Roberto Zunino zunino at di.unipi.it
Sat Feb 23 11:45:19 EST 2008


Harri Kiiskinen wrote:
> fmap (^4) [1,2,3] >>= \i -> shows i " "
> let i = fmap (^4) [1,2,3] in shows i " "
>
> Probably very simple, but there must be a delicate difference between
> these two expressions. I just don't get it.

First, let's simplify these expressions using the following equation:

    fmap (^4) [1,2,3] == [1,16,81]

So, we have

x1 = [1,16,81] >>= \i -> shows i " "
x2 = let i = [1,16,81] in shows i " "

Let's examine the x2 first. We can substitute i, and obtain

    shows [1,16,81] " "

note that the whole list is passed to shows. shows then "prints" it to a 
string, using the notation for lists, and adds a trailing space. Note 
that shows is called here with type:

   shows :: [Integer] -> String -> String

Now, we consider x1. Here >>= is invoked for the list monad,
which extracts each member 1,16,81 from the
list and applies shows to them separately, and concatenates all the 
results. In other words, we can rewrite x1 as:

   shows 1 " " ++ shows 16 " " ++ shows 81 " "

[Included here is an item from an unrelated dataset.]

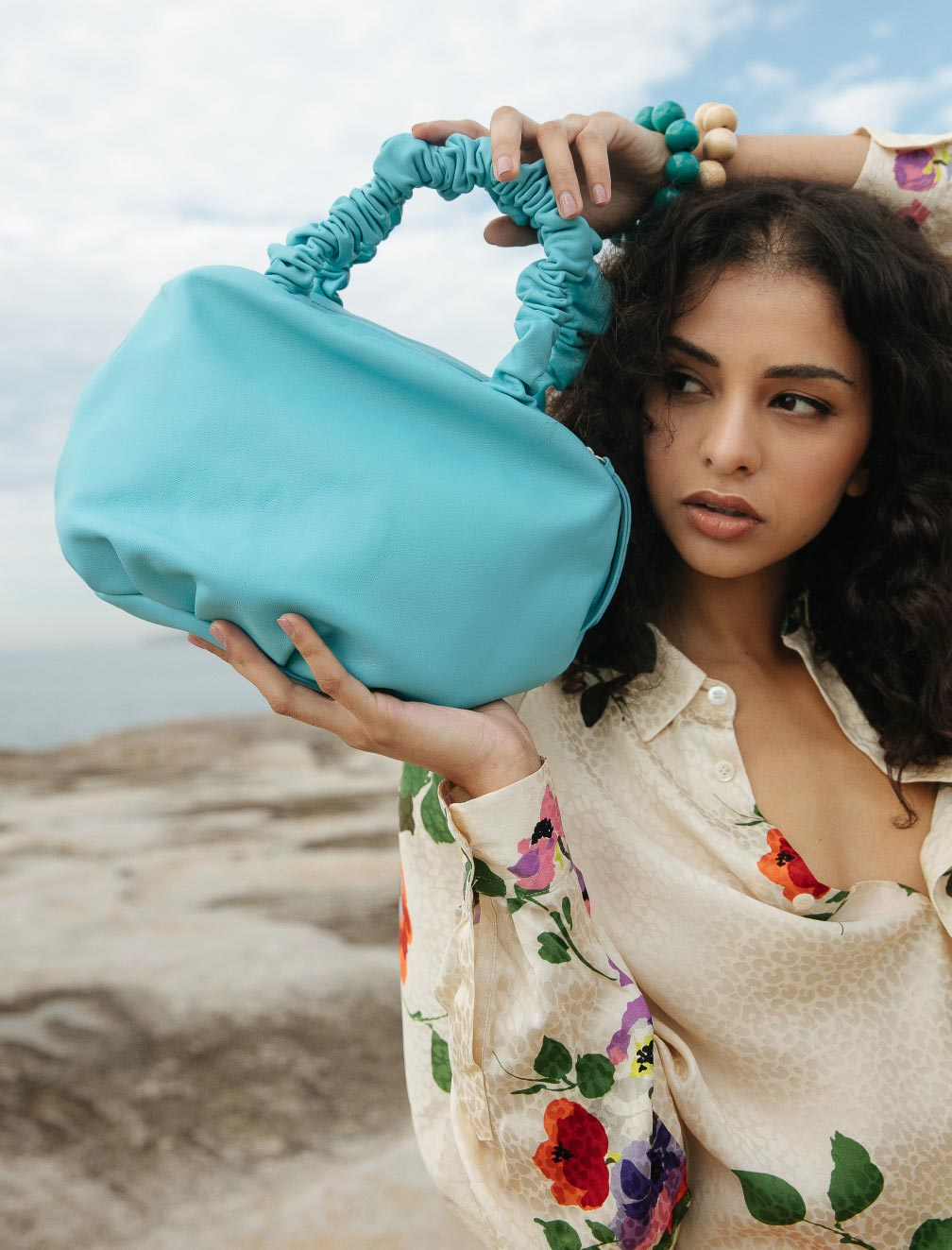 Shop women's designer bags at Camargue.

Note that here we pass single elements to shows, and not the whole list. 
Indeed, here we are calling shows at a different type:

   shows :: Integer -> String -> String

But this is fine, since shows knows how to print Integers as well as 
lists of them.

Concluding: the monadic bind operator >>= is not function application.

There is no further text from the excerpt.